───── Information
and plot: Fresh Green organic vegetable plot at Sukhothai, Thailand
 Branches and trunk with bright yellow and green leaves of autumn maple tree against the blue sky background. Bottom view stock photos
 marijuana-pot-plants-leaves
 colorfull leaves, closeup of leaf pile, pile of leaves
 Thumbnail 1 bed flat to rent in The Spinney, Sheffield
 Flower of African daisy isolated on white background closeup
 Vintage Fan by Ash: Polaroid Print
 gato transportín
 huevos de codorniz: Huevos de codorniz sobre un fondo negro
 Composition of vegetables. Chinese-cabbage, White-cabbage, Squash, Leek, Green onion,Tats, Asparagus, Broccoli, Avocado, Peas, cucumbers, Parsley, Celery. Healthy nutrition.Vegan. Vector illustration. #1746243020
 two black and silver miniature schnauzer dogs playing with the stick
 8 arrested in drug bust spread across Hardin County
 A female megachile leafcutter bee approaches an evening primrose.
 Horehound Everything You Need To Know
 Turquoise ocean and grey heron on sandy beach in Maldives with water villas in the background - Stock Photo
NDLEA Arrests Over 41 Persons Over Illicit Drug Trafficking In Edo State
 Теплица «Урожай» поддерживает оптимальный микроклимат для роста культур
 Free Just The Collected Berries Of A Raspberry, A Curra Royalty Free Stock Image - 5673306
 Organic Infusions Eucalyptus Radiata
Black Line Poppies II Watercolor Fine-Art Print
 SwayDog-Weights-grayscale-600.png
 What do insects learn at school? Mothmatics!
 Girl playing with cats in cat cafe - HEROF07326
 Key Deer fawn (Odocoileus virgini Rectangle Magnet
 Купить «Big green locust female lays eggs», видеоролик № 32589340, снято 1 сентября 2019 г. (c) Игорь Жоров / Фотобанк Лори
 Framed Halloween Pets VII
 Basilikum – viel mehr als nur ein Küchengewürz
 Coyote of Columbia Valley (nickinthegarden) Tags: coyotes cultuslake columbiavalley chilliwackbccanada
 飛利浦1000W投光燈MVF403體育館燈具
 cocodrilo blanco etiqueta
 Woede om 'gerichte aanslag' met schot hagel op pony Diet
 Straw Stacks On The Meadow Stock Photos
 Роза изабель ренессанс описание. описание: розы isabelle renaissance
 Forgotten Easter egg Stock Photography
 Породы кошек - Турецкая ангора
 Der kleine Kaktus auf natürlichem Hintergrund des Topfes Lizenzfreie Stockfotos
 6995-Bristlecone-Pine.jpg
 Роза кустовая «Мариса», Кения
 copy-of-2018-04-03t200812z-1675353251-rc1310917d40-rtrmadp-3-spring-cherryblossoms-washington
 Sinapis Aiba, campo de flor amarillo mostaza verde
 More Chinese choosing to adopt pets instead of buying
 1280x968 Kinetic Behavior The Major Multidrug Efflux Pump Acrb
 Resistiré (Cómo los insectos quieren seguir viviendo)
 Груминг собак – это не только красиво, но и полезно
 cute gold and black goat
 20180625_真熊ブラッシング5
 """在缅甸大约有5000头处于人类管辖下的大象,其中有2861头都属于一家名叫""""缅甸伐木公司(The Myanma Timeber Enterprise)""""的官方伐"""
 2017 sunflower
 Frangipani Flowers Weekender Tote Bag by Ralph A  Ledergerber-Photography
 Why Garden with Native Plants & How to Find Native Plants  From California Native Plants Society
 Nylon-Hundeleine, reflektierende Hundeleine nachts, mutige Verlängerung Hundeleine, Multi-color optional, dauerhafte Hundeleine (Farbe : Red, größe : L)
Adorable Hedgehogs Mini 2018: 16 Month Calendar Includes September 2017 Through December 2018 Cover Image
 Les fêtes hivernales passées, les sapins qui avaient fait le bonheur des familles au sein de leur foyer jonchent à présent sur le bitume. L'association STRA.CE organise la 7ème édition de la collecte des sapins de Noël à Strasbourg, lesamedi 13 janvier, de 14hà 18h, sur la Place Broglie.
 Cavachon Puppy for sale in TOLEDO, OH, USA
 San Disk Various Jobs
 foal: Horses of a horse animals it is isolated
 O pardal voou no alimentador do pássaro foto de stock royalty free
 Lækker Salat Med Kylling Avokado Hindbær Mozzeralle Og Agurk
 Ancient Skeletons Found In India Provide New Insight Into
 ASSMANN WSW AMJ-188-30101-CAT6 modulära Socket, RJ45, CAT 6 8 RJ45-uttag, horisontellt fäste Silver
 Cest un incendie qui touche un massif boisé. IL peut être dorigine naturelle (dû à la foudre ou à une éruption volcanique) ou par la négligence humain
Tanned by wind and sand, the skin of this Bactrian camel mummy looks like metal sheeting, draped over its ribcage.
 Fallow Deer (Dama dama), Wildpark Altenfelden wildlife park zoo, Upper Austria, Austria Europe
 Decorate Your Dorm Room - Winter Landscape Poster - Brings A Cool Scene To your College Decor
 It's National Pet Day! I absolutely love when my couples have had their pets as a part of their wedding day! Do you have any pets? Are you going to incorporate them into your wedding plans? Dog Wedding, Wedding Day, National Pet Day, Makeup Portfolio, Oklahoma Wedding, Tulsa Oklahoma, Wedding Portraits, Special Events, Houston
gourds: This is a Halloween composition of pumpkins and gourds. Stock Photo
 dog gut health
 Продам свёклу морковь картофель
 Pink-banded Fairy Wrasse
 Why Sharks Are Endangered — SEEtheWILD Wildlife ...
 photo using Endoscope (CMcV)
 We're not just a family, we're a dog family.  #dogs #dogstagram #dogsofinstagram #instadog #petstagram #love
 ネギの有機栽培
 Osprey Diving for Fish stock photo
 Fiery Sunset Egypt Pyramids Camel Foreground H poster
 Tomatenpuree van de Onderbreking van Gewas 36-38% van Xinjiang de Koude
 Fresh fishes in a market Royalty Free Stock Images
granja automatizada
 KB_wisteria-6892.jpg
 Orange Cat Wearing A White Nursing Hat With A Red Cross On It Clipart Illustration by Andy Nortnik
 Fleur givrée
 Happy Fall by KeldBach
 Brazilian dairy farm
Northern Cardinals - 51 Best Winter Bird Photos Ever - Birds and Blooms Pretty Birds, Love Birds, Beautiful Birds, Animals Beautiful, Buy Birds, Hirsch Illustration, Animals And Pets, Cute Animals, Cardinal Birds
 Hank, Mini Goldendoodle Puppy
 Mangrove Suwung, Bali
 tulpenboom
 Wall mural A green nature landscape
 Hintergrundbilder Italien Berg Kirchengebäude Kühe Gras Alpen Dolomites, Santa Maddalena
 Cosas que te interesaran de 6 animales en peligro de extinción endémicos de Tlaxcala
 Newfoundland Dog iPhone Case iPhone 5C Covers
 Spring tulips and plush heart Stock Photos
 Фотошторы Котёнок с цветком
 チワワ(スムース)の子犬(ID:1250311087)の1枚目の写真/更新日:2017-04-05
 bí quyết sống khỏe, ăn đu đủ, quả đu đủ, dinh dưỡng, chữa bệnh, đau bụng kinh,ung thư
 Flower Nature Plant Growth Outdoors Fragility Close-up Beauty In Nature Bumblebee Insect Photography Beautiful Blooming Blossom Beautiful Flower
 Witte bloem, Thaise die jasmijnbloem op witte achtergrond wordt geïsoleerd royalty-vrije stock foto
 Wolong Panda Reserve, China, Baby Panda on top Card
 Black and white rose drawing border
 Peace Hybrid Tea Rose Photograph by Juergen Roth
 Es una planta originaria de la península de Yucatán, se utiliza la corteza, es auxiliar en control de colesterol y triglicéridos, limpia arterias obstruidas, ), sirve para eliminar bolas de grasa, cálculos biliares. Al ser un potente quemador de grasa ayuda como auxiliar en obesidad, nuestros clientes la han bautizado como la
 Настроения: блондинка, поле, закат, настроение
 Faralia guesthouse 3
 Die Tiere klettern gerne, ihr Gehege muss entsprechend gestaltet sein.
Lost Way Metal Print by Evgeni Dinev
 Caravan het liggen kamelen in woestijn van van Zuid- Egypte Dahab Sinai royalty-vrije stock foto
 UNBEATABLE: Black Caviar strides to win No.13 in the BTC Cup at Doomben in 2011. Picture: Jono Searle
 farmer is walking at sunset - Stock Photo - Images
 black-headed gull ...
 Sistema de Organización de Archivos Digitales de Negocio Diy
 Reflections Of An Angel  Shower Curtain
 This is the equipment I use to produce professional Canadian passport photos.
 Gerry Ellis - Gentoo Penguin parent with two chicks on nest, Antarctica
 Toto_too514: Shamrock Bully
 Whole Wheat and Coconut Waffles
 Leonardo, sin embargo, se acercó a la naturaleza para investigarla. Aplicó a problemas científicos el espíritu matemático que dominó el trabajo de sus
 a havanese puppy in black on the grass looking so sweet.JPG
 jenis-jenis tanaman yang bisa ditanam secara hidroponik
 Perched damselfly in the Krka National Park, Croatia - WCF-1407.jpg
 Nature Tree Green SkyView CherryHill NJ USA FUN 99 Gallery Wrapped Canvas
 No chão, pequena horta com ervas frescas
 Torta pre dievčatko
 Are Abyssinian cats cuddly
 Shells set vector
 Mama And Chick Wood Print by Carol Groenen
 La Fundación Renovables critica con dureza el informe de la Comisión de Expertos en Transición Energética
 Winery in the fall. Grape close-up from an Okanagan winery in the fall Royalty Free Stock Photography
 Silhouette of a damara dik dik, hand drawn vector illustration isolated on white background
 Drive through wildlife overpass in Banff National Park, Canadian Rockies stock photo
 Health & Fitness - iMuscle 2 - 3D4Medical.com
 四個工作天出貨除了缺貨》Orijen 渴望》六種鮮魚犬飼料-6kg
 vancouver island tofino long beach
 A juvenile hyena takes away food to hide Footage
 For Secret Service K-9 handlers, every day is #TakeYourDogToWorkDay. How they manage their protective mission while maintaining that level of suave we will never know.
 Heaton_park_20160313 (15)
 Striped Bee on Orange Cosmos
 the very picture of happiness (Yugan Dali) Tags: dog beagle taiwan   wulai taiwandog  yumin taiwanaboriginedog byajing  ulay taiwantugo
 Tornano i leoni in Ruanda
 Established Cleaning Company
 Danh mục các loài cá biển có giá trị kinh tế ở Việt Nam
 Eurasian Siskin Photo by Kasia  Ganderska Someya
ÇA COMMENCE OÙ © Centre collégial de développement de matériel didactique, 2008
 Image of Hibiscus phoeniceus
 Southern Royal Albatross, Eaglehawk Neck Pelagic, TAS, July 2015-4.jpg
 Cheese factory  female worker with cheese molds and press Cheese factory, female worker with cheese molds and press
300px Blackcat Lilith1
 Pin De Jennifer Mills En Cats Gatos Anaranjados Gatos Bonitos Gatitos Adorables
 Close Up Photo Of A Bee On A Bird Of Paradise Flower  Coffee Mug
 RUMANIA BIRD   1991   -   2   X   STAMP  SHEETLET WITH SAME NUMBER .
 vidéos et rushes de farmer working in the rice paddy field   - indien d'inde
──────────
Exercise prompt:
Among the lines of the preceding listing, tally those that include "background"; reply with the number alone.

Response for this exercise:
4